# Optimization Toolset¶

## Overview¶

The Optimization Toolset is a collection of nodes which work together to do optimization and analysis via the non-intrusive Response Surface Modeling (RSM) technique. This technique involves creating a Design of Experiments (DOE) which defines a set of design points within a specified range. Each design point represents input values to a model. The model is then executed at each design point and the output is analyzed to create a response. The response is then fit with a response surface which acts as a surrogate or reduced-order model of the original model used to generate the response. The response surface is a mathematical regression which represents the mean behavior of the data throughout the input domain and is generally smooth and continuous (though not required). Further analysis, including optimization, may then performed on the response surface (surrogate mode) which may too costly to do with the original model itself or too noisy to do with the original data.
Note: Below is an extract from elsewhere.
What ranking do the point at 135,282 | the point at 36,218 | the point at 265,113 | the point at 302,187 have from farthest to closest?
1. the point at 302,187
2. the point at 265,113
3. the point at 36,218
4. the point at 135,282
- In general, the RSM modeling technique will involve at least three nodes:
- the
**Design of Experiments**node - some form of data reduction to a performance parameter which can be done with a
**Code**node - the
**Response Surface**node

- the

They will generally be configured as shown in the figure below.

This toolset was designed to support optimization of multiphase CFD within the MFiX GUI but can be used outside the GUI. The following examples assume the user has a basic understanding of the GUI capabilities available in nodeworks. Further MFiX-specific examples can be found in the MFiX Interface Examples section.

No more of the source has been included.